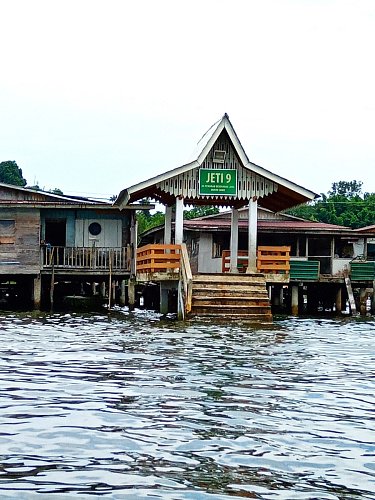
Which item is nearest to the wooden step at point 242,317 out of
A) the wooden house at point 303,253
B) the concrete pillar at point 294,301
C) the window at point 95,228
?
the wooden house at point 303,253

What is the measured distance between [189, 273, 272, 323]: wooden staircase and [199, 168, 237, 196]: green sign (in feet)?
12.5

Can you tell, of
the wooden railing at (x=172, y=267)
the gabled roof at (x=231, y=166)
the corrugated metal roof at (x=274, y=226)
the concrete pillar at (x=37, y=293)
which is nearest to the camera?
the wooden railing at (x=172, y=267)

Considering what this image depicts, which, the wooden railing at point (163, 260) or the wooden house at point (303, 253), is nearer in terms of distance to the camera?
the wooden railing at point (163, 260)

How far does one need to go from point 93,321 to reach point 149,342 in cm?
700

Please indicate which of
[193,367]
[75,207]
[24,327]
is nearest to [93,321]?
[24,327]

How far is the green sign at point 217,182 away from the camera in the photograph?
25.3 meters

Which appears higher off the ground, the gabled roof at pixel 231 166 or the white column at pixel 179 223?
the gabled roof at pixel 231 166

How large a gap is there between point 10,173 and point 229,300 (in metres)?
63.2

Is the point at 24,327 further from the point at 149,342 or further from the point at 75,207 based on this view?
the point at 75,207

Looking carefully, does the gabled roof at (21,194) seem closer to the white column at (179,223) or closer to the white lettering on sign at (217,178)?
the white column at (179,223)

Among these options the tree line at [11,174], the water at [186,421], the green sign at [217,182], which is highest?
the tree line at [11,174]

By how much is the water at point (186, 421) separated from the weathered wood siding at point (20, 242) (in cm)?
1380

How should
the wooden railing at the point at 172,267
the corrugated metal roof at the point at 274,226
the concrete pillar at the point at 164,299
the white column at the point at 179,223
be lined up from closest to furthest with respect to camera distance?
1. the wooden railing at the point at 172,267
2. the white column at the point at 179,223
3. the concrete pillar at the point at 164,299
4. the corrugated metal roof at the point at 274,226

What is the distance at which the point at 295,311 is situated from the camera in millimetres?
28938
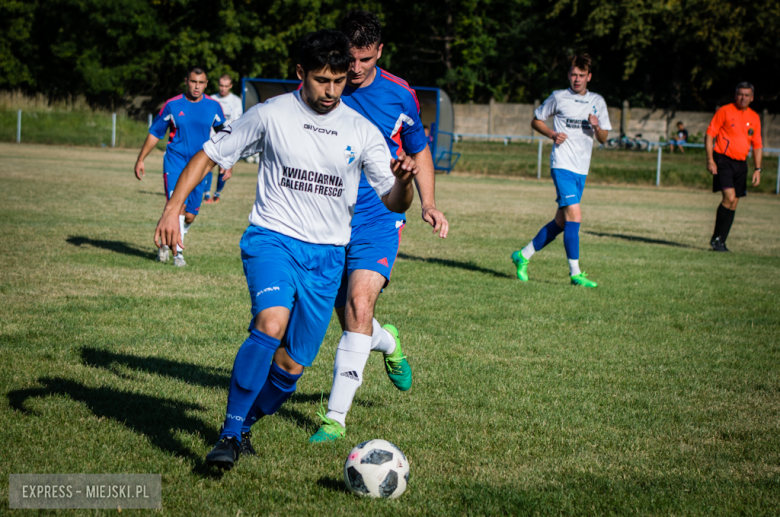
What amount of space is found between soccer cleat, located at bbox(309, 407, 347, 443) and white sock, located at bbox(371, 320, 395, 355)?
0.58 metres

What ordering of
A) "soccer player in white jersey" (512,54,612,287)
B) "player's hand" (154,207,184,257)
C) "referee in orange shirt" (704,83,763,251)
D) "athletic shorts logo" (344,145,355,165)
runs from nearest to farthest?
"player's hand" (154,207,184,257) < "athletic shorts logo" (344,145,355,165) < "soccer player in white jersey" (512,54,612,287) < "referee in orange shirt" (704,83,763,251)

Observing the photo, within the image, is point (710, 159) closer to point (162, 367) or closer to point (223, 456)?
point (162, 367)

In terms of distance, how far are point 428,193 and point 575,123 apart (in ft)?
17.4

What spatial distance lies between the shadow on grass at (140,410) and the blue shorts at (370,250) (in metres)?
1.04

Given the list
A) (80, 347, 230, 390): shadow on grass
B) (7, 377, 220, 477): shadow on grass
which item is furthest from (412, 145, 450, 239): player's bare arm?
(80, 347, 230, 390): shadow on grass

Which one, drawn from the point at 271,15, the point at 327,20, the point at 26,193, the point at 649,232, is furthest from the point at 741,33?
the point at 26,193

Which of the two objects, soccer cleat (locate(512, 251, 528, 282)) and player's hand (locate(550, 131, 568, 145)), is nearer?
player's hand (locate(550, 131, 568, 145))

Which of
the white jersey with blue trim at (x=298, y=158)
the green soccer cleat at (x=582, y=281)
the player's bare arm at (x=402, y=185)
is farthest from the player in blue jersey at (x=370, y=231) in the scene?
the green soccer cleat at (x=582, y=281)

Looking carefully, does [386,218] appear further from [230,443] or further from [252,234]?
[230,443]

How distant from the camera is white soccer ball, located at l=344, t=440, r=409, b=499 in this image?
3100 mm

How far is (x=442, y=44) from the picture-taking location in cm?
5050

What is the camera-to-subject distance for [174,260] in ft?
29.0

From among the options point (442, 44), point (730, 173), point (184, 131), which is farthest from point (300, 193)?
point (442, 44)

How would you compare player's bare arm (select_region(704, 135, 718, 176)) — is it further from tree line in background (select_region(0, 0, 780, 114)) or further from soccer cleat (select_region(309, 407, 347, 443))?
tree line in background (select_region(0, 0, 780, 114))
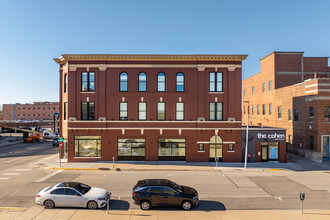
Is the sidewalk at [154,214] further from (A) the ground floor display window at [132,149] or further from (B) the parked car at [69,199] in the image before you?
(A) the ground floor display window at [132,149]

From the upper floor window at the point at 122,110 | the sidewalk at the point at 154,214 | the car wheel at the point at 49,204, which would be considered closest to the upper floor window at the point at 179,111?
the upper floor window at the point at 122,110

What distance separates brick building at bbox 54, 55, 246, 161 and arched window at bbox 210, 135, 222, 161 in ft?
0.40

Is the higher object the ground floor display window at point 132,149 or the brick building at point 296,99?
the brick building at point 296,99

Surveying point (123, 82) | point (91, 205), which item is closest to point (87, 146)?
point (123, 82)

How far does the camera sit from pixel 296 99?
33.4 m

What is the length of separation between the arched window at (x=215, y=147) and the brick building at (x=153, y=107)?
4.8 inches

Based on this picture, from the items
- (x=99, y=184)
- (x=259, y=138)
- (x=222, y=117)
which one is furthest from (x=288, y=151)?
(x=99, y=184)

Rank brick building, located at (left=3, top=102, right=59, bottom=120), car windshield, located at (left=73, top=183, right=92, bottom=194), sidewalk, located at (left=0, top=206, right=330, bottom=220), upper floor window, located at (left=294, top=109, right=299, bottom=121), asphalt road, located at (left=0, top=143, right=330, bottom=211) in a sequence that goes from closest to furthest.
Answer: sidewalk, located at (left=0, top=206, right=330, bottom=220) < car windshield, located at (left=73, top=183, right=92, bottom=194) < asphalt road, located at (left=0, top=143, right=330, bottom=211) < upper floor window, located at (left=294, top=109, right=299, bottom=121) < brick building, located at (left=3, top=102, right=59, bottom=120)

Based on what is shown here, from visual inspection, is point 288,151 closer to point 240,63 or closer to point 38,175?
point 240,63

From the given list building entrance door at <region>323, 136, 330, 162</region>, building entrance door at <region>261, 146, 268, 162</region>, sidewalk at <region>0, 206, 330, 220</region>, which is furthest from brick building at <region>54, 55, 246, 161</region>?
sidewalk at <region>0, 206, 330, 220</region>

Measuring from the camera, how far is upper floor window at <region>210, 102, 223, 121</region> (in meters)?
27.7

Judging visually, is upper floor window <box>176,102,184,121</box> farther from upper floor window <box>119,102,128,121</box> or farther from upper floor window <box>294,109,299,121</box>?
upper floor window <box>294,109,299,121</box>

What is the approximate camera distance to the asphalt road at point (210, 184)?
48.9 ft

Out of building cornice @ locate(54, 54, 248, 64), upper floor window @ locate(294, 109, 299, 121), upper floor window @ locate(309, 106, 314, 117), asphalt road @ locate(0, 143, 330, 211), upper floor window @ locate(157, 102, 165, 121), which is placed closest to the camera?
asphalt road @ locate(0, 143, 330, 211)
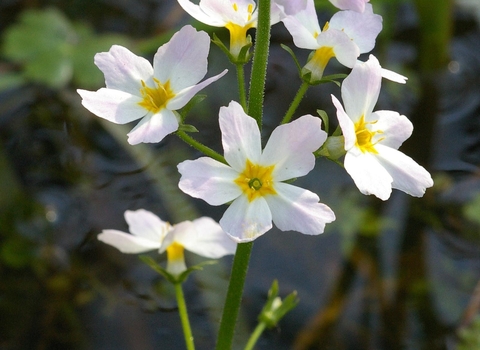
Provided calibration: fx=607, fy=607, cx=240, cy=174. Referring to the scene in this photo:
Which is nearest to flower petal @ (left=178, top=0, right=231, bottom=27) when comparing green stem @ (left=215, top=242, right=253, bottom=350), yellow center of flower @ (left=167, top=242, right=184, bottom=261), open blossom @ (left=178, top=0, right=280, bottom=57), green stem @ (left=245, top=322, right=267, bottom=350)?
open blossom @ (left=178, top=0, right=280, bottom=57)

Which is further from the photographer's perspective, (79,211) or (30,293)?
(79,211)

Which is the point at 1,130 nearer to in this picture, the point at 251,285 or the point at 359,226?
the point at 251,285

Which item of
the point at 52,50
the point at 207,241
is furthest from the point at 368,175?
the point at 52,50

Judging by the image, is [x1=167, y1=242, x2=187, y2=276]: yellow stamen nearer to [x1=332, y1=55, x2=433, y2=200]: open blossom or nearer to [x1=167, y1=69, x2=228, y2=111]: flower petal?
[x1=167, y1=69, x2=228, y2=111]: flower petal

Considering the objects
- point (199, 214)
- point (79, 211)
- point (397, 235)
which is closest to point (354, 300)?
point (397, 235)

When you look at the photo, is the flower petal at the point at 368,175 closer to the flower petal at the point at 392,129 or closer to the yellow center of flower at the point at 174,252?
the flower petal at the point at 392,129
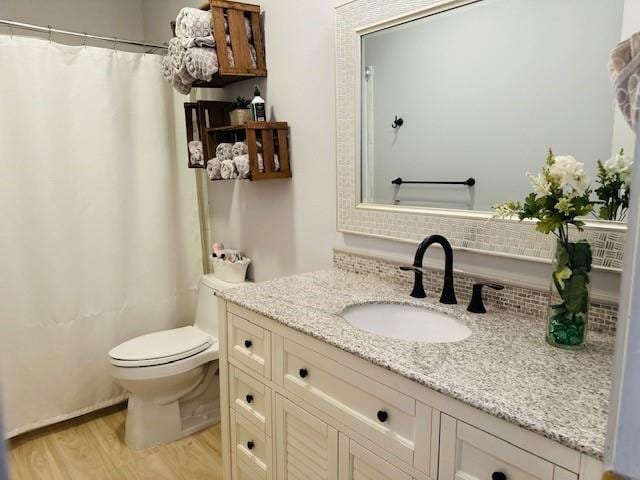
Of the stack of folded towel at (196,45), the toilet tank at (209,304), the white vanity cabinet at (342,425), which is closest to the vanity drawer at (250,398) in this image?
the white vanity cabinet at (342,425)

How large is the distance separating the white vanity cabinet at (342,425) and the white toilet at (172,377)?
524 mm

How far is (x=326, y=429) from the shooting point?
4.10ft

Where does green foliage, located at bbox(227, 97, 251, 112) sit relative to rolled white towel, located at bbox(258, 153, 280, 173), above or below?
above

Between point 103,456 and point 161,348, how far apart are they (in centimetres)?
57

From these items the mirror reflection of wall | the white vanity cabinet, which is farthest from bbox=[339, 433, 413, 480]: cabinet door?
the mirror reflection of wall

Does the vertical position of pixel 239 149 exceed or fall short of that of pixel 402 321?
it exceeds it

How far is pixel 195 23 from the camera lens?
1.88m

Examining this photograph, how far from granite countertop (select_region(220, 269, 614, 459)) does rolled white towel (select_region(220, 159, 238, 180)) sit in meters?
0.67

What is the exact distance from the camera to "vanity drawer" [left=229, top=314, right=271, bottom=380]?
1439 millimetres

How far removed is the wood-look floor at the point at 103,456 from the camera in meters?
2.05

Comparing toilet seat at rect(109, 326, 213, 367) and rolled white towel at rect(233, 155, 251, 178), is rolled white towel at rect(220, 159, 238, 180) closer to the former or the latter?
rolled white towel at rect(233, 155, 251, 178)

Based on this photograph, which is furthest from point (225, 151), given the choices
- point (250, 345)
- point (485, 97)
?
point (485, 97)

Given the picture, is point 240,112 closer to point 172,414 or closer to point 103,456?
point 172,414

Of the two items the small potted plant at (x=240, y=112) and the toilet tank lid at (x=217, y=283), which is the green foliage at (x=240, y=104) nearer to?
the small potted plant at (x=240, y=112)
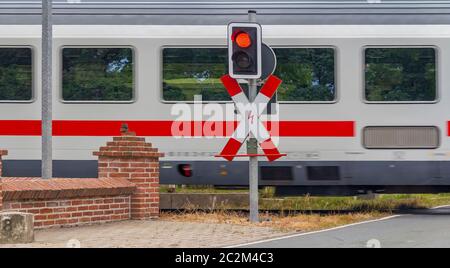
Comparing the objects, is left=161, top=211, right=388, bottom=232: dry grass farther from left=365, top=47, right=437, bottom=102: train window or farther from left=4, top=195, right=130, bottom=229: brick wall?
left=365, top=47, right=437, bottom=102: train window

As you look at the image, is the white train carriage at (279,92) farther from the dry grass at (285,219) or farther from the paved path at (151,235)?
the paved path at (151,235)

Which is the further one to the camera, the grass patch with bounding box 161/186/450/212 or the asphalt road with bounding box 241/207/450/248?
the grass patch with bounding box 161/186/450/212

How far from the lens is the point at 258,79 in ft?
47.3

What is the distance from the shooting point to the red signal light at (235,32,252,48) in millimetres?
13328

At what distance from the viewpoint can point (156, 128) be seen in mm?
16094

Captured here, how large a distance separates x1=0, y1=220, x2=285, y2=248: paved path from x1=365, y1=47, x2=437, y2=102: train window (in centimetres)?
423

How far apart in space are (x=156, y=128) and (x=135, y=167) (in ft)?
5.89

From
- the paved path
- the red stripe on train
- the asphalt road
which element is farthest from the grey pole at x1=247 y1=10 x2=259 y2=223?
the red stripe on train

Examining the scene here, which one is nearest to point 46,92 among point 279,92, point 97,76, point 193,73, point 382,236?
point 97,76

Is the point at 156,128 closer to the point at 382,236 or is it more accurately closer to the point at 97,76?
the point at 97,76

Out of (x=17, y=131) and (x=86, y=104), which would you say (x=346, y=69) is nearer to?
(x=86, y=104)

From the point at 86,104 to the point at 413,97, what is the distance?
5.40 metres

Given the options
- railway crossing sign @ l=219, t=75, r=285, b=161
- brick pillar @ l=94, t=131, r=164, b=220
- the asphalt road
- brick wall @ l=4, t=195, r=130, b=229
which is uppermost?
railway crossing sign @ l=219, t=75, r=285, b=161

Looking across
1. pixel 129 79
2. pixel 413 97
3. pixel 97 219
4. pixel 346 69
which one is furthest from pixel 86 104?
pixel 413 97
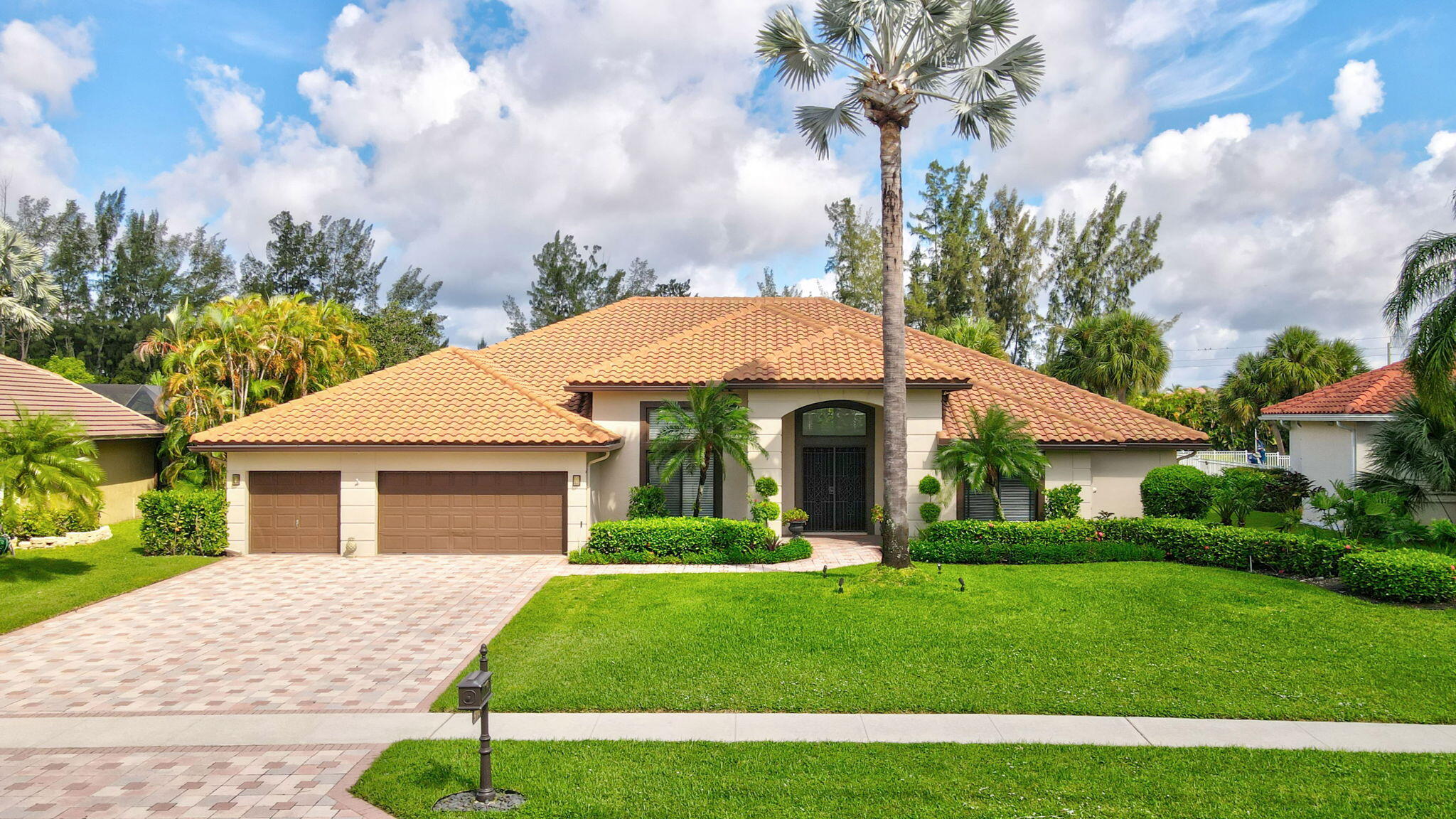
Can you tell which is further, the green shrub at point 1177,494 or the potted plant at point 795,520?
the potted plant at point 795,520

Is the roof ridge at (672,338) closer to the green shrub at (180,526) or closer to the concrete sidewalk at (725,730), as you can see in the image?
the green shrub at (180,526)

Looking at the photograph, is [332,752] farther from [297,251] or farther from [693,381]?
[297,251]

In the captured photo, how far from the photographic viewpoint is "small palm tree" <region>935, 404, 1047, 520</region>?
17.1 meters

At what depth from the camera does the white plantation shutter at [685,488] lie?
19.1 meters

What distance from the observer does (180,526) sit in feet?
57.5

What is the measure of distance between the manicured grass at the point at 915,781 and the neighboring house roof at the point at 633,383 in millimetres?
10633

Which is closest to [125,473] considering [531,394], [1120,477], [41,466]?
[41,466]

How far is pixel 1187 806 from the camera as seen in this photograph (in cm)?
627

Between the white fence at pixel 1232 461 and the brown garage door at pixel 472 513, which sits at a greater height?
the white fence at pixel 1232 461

◇ ◇ ◇ ◇ ◇

Exercise: Please reproduce the stretch from the start of the listing through the line containing "25.3 meters", with both ends included. Leave the pictures out.

Task solution:
Which item is nearest to the wooden step at point 242,317 out of
A) the wooden house at point 303,253
B) the concrete pillar at point 294,301
C) the window at point 95,228
?
the wooden house at point 303,253

What is the measured distance between [189, 273, 272, 323]: wooden staircase and [199, 168, 237, 196]: green sign (in feet)?
12.5

Can you tell, of
the wooden railing at (x=172, y=267)
the gabled roof at (x=231, y=166)
the corrugated metal roof at (x=274, y=226)
the concrete pillar at (x=37, y=293)
which is nearest to the camera?
the wooden railing at (x=172, y=267)

Considering what this image depicts, which, the wooden railing at point (163, 260) or the wooden house at point (303, 253), is nearer in terms of distance to the camera?
the wooden railing at point (163, 260)

How far does one need to go from point 93,321 to reach point 149,342 in cm?
700

Please indicate which of
[193,367]
[75,207]
[24,327]
is nearest to [93,321]?
[24,327]

How far is the green sign at point 217,182 away from the camera in the photograph?
25.3 meters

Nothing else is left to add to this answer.